Care may be required in planning a raw food diet, especially for children. There is little research on how to plan a nutritionally adequate raw food diet; however, nutritionists and raw M.D.s are usually willing to provide professional advice. Raw foodists claim that with sufficient food energy, essential fatty acids, variety and density, people of all ages can be successful at eating raw foods, although whether the diet works for any one person depends on their unique metabolism.
Avoiding poisoning
As the consumption of raw foods gains popularity[citation needed], some unsafe foods have re-entered the diets of humans. The following should be consumed with caution:
* Buckwheat greens are toxic when raw, particularly if juiced or eaten in large quantities by fair skinned individuals. The chemical component fagopyrum is known to cause severe photosensitivity and other dermatological complaints.

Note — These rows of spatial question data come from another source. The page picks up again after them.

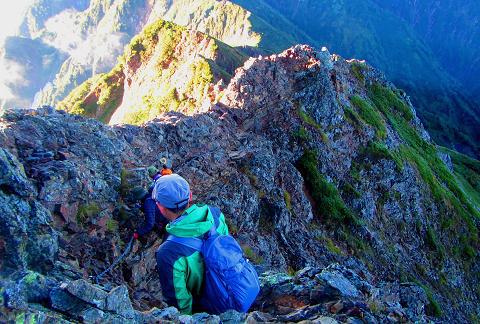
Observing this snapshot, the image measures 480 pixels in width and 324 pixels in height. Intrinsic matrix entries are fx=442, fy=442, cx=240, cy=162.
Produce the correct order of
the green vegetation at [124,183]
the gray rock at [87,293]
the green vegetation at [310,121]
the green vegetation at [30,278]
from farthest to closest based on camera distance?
the green vegetation at [310,121] → the green vegetation at [124,183] → the gray rock at [87,293] → the green vegetation at [30,278]

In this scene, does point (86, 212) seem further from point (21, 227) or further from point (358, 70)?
point (358, 70)

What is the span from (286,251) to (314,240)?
3.73 metres

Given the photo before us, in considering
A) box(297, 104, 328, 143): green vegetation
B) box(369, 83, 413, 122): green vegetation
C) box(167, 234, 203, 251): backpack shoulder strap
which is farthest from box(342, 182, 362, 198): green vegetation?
box(167, 234, 203, 251): backpack shoulder strap

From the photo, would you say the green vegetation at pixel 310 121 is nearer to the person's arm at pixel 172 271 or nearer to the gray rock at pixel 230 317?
the gray rock at pixel 230 317

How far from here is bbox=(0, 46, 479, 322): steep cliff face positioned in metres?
11.0

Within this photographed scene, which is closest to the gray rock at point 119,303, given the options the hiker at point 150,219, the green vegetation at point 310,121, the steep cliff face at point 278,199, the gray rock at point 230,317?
the steep cliff face at point 278,199

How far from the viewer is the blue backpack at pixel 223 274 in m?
8.13

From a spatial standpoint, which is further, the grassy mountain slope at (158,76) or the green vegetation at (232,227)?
the grassy mountain slope at (158,76)

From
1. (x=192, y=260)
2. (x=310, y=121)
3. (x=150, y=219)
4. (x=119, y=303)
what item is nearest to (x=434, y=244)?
(x=310, y=121)

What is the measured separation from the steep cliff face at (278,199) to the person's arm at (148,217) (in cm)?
74

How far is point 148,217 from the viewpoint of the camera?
14.4 metres

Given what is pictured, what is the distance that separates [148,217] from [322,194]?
2098cm

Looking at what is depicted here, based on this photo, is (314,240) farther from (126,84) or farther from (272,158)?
(126,84)

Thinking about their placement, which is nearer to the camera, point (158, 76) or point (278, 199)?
point (278, 199)
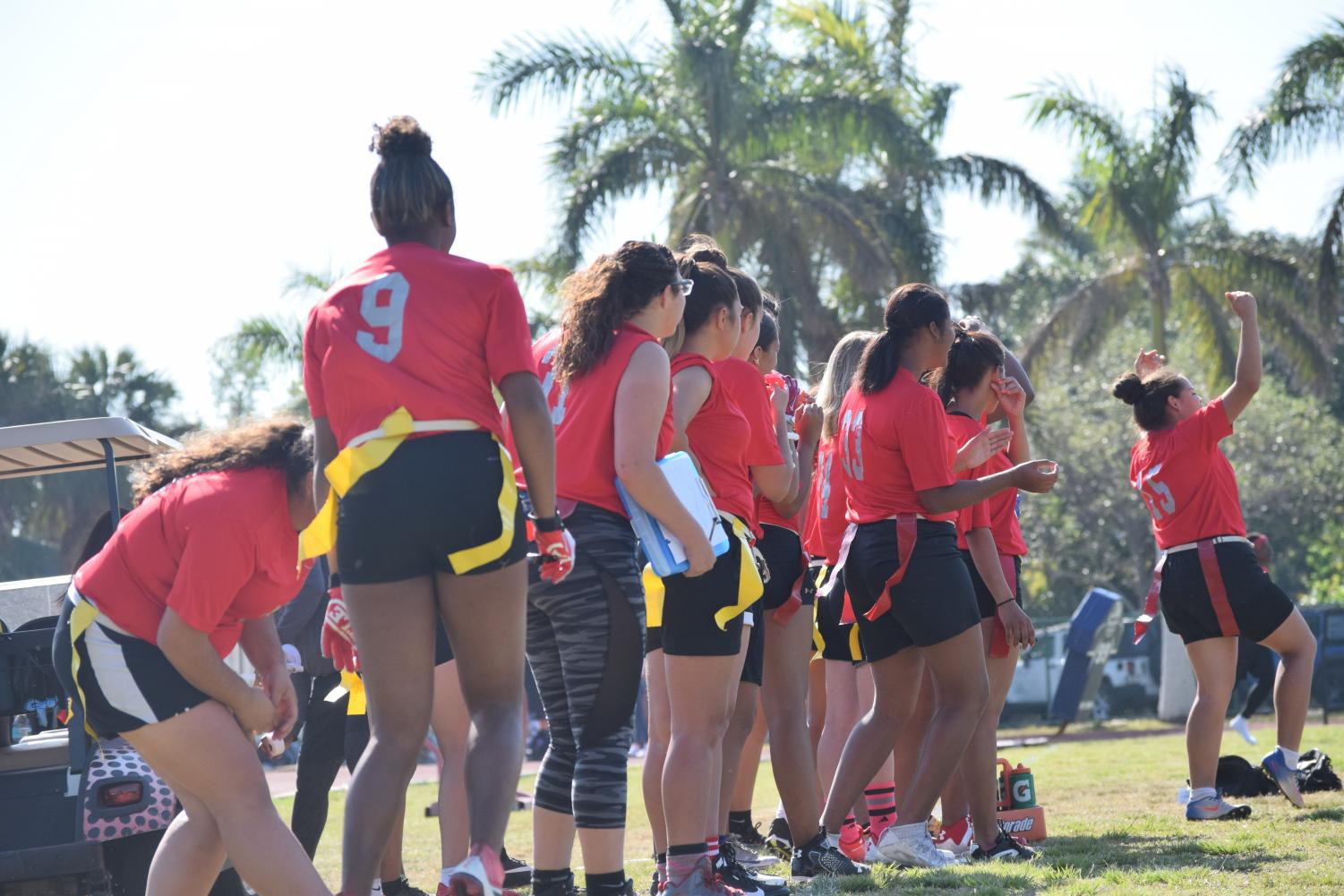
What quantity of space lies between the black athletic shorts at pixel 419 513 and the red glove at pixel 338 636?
1.14 ft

* Kidney beans, including sprouts, are toxic when raw.[12]
* Rhubarb: when eaten in sufficient quantity, leaves can be toxic when raw, stalks are completely safe to eat when harvested early.
* Potatoes: a member of the nightshade family, can produce the toxic alkaloid solanine. The flesh of the potato just beneath the skins is usually green if solanine is present, but one may be present without the other. Solanine can be removed by peeling the potatoes, or neutralized by cooking in a deep fryer.[13] In processed potatoes such as chips and fries, there is little hazard since peels are removed and they are fried.
* Raw foods contain bacteria and may contain parasites, which may cause foodborne illnesses. Washing properly according to Health Department or common sense will cleanse the food properly along with proper storage.